The Ladakh Autonomous Hill Development Council, Leh (LAHDC Leh) is an Autonomous District Council that administers the Leh district of Ladakh, India.

History

The council was created under the Ladakh Autonomous Hill Development Council Act 1995, following demands of Ladakhi people to make Leh District a new Indian Union Territory because of its religious and cultural differences with the rest of Jammu and Kashmir. In October 1993, the Indian Union Government and the Jammu and Kashmir State Government agreed to grant Ladakh the status of Autonomous Hill Council.

The council came into being with the holding of elections on 28 August 1995. The inaugural meeting of the council was held at Leh on 3 September 1995. An Autonomous Hill Council has also been established in neighboring Kargil District. The Hill Council in Kargil came in to existence in July 2003.

In 2003, as part of its "healing touch policy", the J&K government announced popular elections for the Autonomous Hill Development Council in Kargil, which was meant to strengthen participatory forms of development, governance and democratic state-building in the war-ravaged district.

Powers

The autonomous hill councils work with village panchayats to take decisions on economic development, healthcare, education, land use, taxation, and local governance which are further reviewed at the block headquarters in the presence of the chief executive councillor and executive councillors. The administration of Union Territory of Ladakh looks after law and order, communications and the higher education in the districts.

────

• _Problems to solve_:
1. Decide whether each statement below agrees with the text on the Leh hill council. Answer yes or no for each one, and quote the exact words from the text that settle it.
(a) The council's first elections were held on 28 August 1995.
(b) The hill councils are responsible for higher education in the districts.
(c) In October 1993, the Indian Union Government and the Jammu and Kashmir State Government agreed to give Ladakh the status of Autonomous Hill Council.
2. According to the text on the Leh hill council, on what date did the council hold its inaugural meeting?
3. Carry the text on the Leh hill council forward from its final sentence.

────

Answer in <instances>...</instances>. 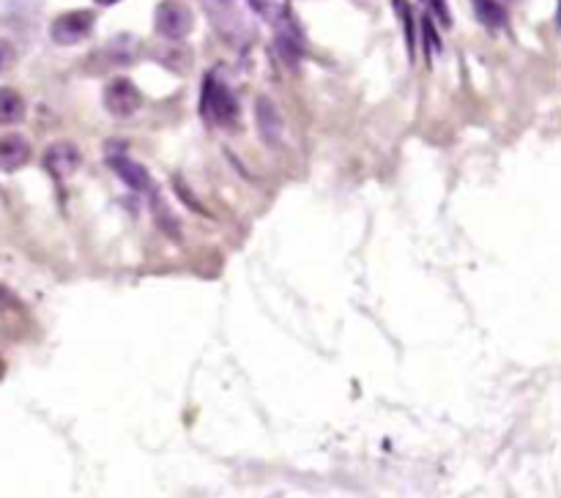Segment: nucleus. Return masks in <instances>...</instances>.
Masks as SVG:
<instances>
[{
  "label": "nucleus",
  "instance_id": "nucleus-6",
  "mask_svg": "<svg viewBox=\"0 0 561 498\" xmlns=\"http://www.w3.org/2000/svg\"><path fill=\"white\" fill-rule=\"evenodd\" d=\"M80 162H83V156H80L74 143H55L44 154V167L50 170L55 181H63V178L72 176L74 170L80 167Z\"/></svg>",
  "mask_w": 561,
  "mask_h": 498
},
{
  "label": "nucleus",
  "instance_id": "nucleus-13",
  "mask_svg": "<svg viewBox=\"0 0 561 498\" xmlns=\"http://www.w3.org/2000/svg\"><path fill=\"white\" fill-rule=\"evenodd\" d=\"M96 3H102V6H113V3H118V0H96Z\"/></svg>",
  "mask_w": 561,
  "mask_h": 498
},
{
  "label": "nucleus",
  "instance_id": "nucleus-9",
  "mask_svg": "<svg viewBox=\"0 0 561 498\" xmlns=\"http://www.w3.org/2000/svg\"><path fill=\"white\" fill-rule=\"evenodd\" d=\"M25 118V99L14 88H0V126L20 124Z\"/></svg>",
  "mask_w": 561,
  "mask_h": 498
},
{
  "label": "nucleus",
  "instance_id": "nucleus-8",
  "mask_svg": "<svg viewBox=\"0 0 561 498\" xmlns=\"http://www.w3.org/2000/svg\"><path fill=\"white\" fill-rule=\"evenodd\" d=\"M255 118H258V129L260 135L266 143H277L282 135V121H280V113H277V107L271 104L269 96H260L258 104H255Z\"/></svg>",
  "mask_w": 561,
  "mask_h": 498
},
{
  "label": "nucleus",
  "instance_id": "nucleus-12",
  "mask_svg": "<svg viewBox=\"0 0 561 498\" xmlns=\"http://www.w3.org/2000/svg\"><path fill=\"white\" fill-rule=\"evenodd\" d=\"M11 61V47L6 42H0V69Z\"/></svg>",
  "mask_w": 561,
  "mask_h": 498
},
{
  "label": "nucleus",
  "instance_id": "nucleus-5",
  "mask_svg": "<svg viewBox=\"0 0 561 498\" xmlns=\"http://www.w3.org/2000/svg\"><path fill=\"white\" fill-rule=\"evenodd\" d=\"M110 167H113L115 173L124 178V184H129L135 192H143L148 198H156V195H159L151 173H148L143 165H137L135 159H129L126 154H110Z\"/></svg>",
  "mask_w": 561,
  "mask_h": 498
},
{
  "label": "nucleus",
  "instance_id": "nucleus-10",
  "mask_svg": "<svg viewBox=\"0 0 561 498\" xmlns=\"http://www.w3.org/2000/svg\"><path fill=\"white\" fill-rule=\"evenodd\" d=\"M474 3V14L477 20L488 28V31H501L507 25V11L499 0H471Z\"/></svg>",
  "mask_w": 561,
  "mask_h": 498
},
{
  "label": "nucleus",
  "instance_id": "nucleus-2",
  "mask_svg": "<svg viewBox=\"0 0 561 498\" xmlns=\"http://www.w3.org/2000/svg\"><path fill=\"white\" fill-rule=\"evenodd\" d=\"M154 25L159 36H165L170 42H181V39H187L189 33H192L195 17H192L189 6H184L181 0H165L156 9Z\"/></svg>",
  "mask_w": 561,
  "mask_h": 498
},
{
  "label": "nucleus",
  "instance_id": "nucleus-1",
  "mask_svg": "<svg viewBox=\"0 0 561 498\" xmlns=\"http://www.w3.org/2000/svg\"><path fill=\"white\" fill-rule=\"evenodd\" d=\"M200 113L208 124L214 126H233L239 118V102L236 94L230 91L228 83L219 74H206L203 80V94H200Z\"/></svg>",
  "mask_w": 561,
  "mask_h": 498
},
{
  "label": "nucleus",
  "instance_id": "nucleus-11",
  "mask_svg": "<svg viewBox=\"0 0 561 498\" xmlns=\"http://www.w3.org/2000/svg\"><path fill=\"white\" fill-rule=\"evenodd\" d=\"M427 6H430V11L436 14L438 20H441V25L444 28H449L452 25V17H449V11H447V0H425Z\"/></svg>",
  "mask_w": 561,
  "mask_h": 498
},
{
  "label": "nucleus",
  "instance_id": "nucleus-7",
  "mask_svg": "<svg viewBox=\"0 0 561 498\" xmlns=\"http://www.w3.org/2000/svg\"><path fill=\"white\" fill-rule=\"evenodd\" d=\"M28 159H31V143H28L25 137L22 135L0 137V170H3V173L20 170Z\"/></svg>",
  "mask_w": 561,
  "mask_h": 498
},
{
  "label": "nucleus",
  "instance_id": "nucleus-3",
  "mask_svg": "<svg viewBox=\"0 0 561 498\" xmlns=\"http://www.w3.org/2000/svg\"><path fill=\"white\" fill-rule=\"evenodd\" d=\"M96 25L94 11H66L58 20H52L50 36L52 42L61 44V47H72V44L85 42Z\"/></svg>",
  "mask_w": 561,
  "mask_h": 498
},
{
  "label": "nucleus",
  "instance_id": "nucleus-4",
  "mask_svg": "<svg viewBox=\"0 0 561 498\" xmlns=\"http://www.w3.org/2000/svg\"><path fill=\"white\" fill-rule=\"evenodd\" d=\"M140 104H143V96L137 91V85L126 77H118L104 88V107L115 118H132L140 110Z\"/></svg>",
  "mask_w": 561,
  "mask_h": 498
}]
</instances>
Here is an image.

────

• _Results_:
1.
(a) Yes: "The council came into being with the holding of elections on 28 August 1995."
(b) No: "The administration of Union Territory of Ladakh looks after law and order, communications and the higher education in the districts."
(c) Yes: "In October 1993, the Indian Union Government and the Jammu and Kashmir State Government agreed to grant Ladakh the status of Autonomous Hill Council."

2. The inaugural meeting was held on 3 September 1995.

3.
Election Results

In the elections for the LAHDC on 26 October, the BJP won 15 out of 26 seats.

Members of the Executive Council
The members of the executive committee are as follows:

Vision 2025

On 8 May 2013 mutual collaboration for sustainable development in Ladakh in the tune with Ladakh Vision Document 2025 was jointly organised by LAHDC and NABARD at Sindhu Sanskriti Kendra in Leh. The workshop-cum-discussion session was inaugurated by the then Chief Executive Councillor of Ladakh Autonomous Hill Development Council, Rigzin Spalbar by lighting up the lamp in the presence of Executive Councillors.
 
In his introductory speech, Rigzin Spalbar talked about Ladakh Vision Document 2025 which was prepared in 2005 by a committee of 20 members headed by Sonam Dawa, former Chief Engineer and Advisor of Ladakh Ecological Development Group. These members belonging to different fields of expertise had put a great effort in the conceptualisation of the Vision Document. CEC took the opportunity to felicitate them at the function with a traditional scarf and a memento.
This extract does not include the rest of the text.